**Brief 1**
Reproduce word for word everything in the passage on Indica and Sativa cannabis from "- Most Indica" down to "between each cluster.".
**Brief 2**
According to the passage on Indica and Sativa cannabis, what is the usual flowering time of Indicas?
**Brief 3**
Extend the passage on Indica and Sativa cannabis by continuing the text after its final sentence.

**Document passage**

*** Begin section ***

Scientifically (and legally), all cannabis is Cannabis Sativa L. In practice, Indica and Sativa are the names used to distinguish each end of the cannabis 'spectrum'. There are a multitude of different growth-patterns, qualities and effects within this spectrum, most of which are a result of cannabis' remarkable ability to adapt to its environment. Genetically, and in terms of interbreeding, all cannabis is in the same family.
- Most Indica varieties come from southern Asia and the Indian subcontinent (Afghanistan, Pakistan, India, Tibet, Nepal, etc.).
- Indicas are compact and stocky, with dense, heavy, fragrant buds. Indica buds tend to grow in clusters, with varying amounts of space (known as 'internode space') between each cluster.
- Indicas are the faster flowering varieties, usually with a flowering time of 6 to 9 weeks.
- Indicas do not tend to gain height rapidly once flowering has begun. An Indica may be expected to gain between 50 and 100% of its vegetative height by the end of its flowering period.
- The effect of Indica is generally classified as a 'stone', meaning that it is more centred on the body. It may enhance physical sensations such as taste, touch and sound. It has a relaxing effect - mentally and physically - and may be soporific in larger doses.
- Sativas generally originate in the equatorial regions - Thailand, Cambodia, Jamaica, Mexico, etc.
- Given the same conditions, Sativas grow taller than Indicas. Sativa buds tend grow larger than Indica, as they run along the length of a branch instead of clustering around the internodes. However, they will usually weigh less than Indica when dry, due to their lower density. Sativa buds also tend to have a less striking odour, both when growing and when dry.

*** End section ***

[Records from a data collection]

*** Begin section ***

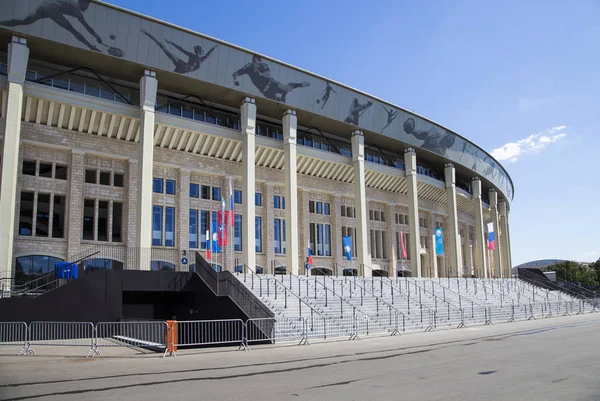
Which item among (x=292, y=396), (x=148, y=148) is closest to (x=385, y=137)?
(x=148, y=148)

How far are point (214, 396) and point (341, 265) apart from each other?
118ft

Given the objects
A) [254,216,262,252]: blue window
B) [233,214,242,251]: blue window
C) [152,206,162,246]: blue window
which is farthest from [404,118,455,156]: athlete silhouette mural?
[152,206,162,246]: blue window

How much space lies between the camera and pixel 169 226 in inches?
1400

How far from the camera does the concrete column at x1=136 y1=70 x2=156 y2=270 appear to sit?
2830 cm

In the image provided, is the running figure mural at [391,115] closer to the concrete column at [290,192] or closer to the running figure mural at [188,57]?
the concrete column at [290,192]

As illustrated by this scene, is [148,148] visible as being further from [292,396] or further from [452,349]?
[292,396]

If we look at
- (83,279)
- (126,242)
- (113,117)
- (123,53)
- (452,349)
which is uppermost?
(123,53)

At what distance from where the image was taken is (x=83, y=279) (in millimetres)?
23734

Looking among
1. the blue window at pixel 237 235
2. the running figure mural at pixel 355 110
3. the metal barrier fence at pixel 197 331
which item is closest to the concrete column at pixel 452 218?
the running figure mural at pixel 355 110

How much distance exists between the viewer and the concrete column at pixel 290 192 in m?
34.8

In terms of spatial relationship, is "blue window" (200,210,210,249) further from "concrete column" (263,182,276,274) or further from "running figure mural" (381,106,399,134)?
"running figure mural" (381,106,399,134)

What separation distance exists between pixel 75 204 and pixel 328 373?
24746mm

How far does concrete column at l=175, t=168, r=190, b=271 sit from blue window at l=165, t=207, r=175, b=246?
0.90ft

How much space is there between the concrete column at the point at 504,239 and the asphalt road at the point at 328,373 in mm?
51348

*** End section ***

**Task response 1**
- Most Indica varieties come from southern Asia and the Indian subcontinent (Afghanistan, Pakistan, India, Tibet, Nepal, etc.).
- Indicas are compact and stocky, with dense, heavy, fragrant buds. Indica buds tend to grow in clusters, with varying amounts of space (known as 'internode space') between each cluster.

**Task response 2**
6 to 9 weeks

**Task response 3**
- Sativas take longer to flower. They will usually need between 9 and 12 weeks to finish blooming. However, they need far less vegetative time BEFORE flowering than Indicas. So the overall time required for Sativas is about the same as for Indicas (and sometimes less in terms of 'light hours')
- Sativas will usually continue to gain height while flowering, often gaining 200%, 300% or more of their vegetative height while flowering. This is because around the equator there is not so much difference in the number of daylight hours between winter and summer. Therefore, Sativas in their native environment will grow and flower at the same time. For this reason indoor growers should not allow a Sativa too much vegetative growth before inducing flowering. When growing from clones, many Sativa varieties may be flowered as soon as the clone has rooted.
- Despite their lower weight and potentially longer flowering time, Sativas are valued by many growers for their 'high' effect. This high may be characterized as cerebral, energetic, creative, giggly or even psychedelic. It is less overpowering than the Indica 'stone', and less likely to send the user to sleep.